ADAMCZYK: In this world, you have to define your terms

Ed Adamczyk

EDITOR'S NOTE: This column was corrected in regards to the Seminole Tribe of Florida and Florida State University.


By the time you read this the earth will have spun once and the world as we know it will have executed so many permutations that whatever occurred over the weekend will be regarded as history. Nothing I can tell you will likely change your mind about current events – the horrified will remain that way, the energized will remain that way – and some of us will follow a T-shirts dictum from a generation ago: “I used to be disgusted, now I’m just amused.”

I work in words, and no longer know what some words mean. That is to be expected – vocabulary changes connotation and denotation over time – but I agree, surprisingly, with Rep. Cory Roy, R-Texas.

“We are divided even about ‘life, liberty and the pursuit of happiness,’” he said recently on the House floor, noting that those words once united the country but now “tear us apart because we disagree about what they even mean.”

Rep. Roy, incidentally, was formerly chief of staff to Sen. Ted Cruz, R-Texas, but chose not to include himself in the group of Republicans who rejected the recent certification of President-elect Joe Biden.

That’s gotta be one conflicted member of Congress. That certification occurred early Thursday morning last week. Seems like a month ago.

While words are slowly stripped of meaning, the symbolism endures. If a mob is carrying an unusual number of American flags, you can bet that they swing from the right, and I must give credit to America’s right wing for co-opting basic imagery to allegorically present its case. Liberals don’t chant “U.S.A.” Liberals do not wrap themselves in the flag, unless it’s got rainbows on it. Liberals do not announce their horde is comprised of “patriots.”

It occurred to me once that the fastest way to debase the emotional power and impact of the Confederate flag would be its display in videos by rap artists. Have those hip Black guys surround themselves with Confederate imagery, rhyme something about “It’s our flag too,” and that would be the end of it.

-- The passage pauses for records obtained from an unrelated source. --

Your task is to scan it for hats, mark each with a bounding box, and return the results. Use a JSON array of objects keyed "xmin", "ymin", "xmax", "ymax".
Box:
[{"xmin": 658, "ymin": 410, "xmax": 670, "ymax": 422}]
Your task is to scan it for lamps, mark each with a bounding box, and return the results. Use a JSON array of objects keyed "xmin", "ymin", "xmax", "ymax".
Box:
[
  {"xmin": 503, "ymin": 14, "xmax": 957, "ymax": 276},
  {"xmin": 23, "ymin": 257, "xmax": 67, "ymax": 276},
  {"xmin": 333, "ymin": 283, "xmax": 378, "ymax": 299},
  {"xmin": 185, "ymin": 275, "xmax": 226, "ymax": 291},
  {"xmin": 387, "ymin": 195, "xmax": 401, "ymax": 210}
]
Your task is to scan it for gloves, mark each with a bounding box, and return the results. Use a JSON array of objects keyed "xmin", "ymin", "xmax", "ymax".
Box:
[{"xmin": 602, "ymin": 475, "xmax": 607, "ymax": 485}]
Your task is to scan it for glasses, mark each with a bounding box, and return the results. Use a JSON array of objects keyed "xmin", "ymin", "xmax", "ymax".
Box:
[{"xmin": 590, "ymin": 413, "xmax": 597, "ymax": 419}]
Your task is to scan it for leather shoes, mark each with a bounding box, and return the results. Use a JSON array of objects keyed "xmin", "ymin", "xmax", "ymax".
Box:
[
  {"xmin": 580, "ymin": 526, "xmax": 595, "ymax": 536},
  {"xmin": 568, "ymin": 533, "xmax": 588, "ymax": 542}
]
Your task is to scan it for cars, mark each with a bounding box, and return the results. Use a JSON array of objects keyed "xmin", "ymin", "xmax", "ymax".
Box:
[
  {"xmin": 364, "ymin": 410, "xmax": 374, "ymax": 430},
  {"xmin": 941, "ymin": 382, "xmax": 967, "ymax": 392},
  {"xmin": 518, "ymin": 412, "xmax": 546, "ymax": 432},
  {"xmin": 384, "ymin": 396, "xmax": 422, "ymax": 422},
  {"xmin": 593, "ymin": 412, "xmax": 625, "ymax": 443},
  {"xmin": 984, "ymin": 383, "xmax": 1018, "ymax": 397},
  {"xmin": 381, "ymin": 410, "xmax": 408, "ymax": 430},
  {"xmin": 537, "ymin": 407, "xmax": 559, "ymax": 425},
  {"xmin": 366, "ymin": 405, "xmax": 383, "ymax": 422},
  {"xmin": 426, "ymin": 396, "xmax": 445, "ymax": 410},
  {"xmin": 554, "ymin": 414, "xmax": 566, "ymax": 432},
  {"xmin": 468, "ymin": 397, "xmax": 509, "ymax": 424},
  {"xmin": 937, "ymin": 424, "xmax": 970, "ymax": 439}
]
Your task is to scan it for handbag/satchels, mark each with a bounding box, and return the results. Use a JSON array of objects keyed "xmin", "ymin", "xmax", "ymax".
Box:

I do not refer to myself as a “patriot” except on the day I file my federal tax forms, and I am glad I am not in the habit of calling myself that. The meaning of that word escapes me, especially these days.

A long-overdue facet of American life, by which I mean sports, is the purge of certain mascottery from certain identities. The know-known-as Washington Football Team is an example. The Cleveland Indians baseball team junked its mascot, a smiling, vaudeville-style Indian named Chief Wahoo, several years ago, and will use their name, in place since 1915, for only one more season, if there is one. Lancaster High School and Miami University, better known as Miami of Ohio, are now “Legends” and “Red Hawks,” respectively, and no longer Redskins.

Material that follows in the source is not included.